Sciencemadness Discussion Board

Cyanuric chloride from cyanuric acid?

Hey Buddy - 17-1-2023 at 18:30

Is there a possible alternative other than PCl5/POCl3 to chlorinate cyanuric acid to cyanuric chloride? Something like NaOCl in NaOH solution?

draculic acid69 - 17-1-2023 at 23:05

No

draculic acid69 - 17-1-2023 at 23:16

Actually there is a very long way:

Cyanuric acid + Na2CO3--> sodium cyanate
Sodium cyanate + carbon + heat-->NaCN
NaOCl + HCL-->Cl2
Cl2+NaCN--> cyanogen chloride --> cyanuric chloride

Σldritch - 18-1-2023 at 07:42

I speculated that TCCA + 3 SCl2 = N3C3Cl3 + 3 SOCl2 (might go to SO2 also/instead) I am yet to try it. I can't recall if I made a thread on the idea so I wouldn't forget it but if I did I probably put more information there. You are free to try it, no guarantees it'll work though.

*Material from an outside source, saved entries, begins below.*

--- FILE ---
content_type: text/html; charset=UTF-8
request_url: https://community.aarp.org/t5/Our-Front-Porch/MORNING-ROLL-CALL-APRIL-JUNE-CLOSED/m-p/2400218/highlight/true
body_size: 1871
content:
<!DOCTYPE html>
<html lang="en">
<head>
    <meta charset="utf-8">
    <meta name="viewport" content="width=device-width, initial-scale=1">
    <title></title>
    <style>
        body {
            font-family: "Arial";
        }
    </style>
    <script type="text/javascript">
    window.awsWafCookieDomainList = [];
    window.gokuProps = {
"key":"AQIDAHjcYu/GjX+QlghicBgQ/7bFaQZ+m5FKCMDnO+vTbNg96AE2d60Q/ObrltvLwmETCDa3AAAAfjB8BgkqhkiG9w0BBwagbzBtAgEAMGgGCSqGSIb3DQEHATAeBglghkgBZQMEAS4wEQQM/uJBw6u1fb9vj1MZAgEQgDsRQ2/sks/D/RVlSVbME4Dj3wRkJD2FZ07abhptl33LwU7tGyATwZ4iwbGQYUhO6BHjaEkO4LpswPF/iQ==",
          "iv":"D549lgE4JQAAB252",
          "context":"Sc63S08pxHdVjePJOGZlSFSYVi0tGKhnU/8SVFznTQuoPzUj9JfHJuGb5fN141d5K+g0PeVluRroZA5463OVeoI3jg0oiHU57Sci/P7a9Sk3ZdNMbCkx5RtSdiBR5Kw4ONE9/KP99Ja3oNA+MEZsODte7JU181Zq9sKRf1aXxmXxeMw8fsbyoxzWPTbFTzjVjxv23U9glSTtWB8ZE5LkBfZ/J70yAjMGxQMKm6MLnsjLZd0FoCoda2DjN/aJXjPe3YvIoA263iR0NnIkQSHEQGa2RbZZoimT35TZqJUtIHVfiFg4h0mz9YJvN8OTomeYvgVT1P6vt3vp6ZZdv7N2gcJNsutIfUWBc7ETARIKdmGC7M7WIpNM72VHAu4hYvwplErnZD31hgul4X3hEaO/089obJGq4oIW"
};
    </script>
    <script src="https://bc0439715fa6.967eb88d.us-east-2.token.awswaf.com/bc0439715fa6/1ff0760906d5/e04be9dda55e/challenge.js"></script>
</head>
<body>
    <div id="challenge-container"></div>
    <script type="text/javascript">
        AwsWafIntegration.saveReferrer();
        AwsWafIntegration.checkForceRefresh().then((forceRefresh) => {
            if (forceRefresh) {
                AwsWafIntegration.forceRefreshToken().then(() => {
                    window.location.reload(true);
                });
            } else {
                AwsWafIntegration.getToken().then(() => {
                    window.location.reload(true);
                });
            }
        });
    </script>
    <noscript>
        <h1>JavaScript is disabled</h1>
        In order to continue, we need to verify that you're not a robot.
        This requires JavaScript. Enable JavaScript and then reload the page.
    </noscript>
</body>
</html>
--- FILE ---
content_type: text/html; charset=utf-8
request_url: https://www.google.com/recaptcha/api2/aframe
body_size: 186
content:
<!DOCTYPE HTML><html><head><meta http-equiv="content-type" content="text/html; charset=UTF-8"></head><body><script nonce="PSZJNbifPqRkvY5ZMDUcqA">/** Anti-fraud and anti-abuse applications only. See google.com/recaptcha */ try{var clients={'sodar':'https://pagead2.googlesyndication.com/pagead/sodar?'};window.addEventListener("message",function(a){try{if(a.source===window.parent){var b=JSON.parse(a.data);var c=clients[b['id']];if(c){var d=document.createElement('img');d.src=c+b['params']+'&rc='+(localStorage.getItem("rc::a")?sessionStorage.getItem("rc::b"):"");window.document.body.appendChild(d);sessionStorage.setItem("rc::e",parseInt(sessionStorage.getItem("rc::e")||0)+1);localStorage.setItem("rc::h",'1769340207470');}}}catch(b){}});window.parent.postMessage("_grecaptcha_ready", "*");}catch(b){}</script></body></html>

[Edited on 18-1-2023 by Σldritch]

woelen - 19-1-2023 at 06:24

Cyanuric chloride is extremely water-sensitive. It is an acyl chloride, and quickly hydrolyses to cyanuric acid and HCl in water. You need very strong agents, capable of replacing hydroxyl groups by Cl-atoms to get cyanuric chloride from cyanuric acid. Maybe SOCl2 does the job, but that also is very hard to obtain. Acetyl chloride, which is easier to obtain, most likely is not capable of making cyanuric chloride from cyanuric acid.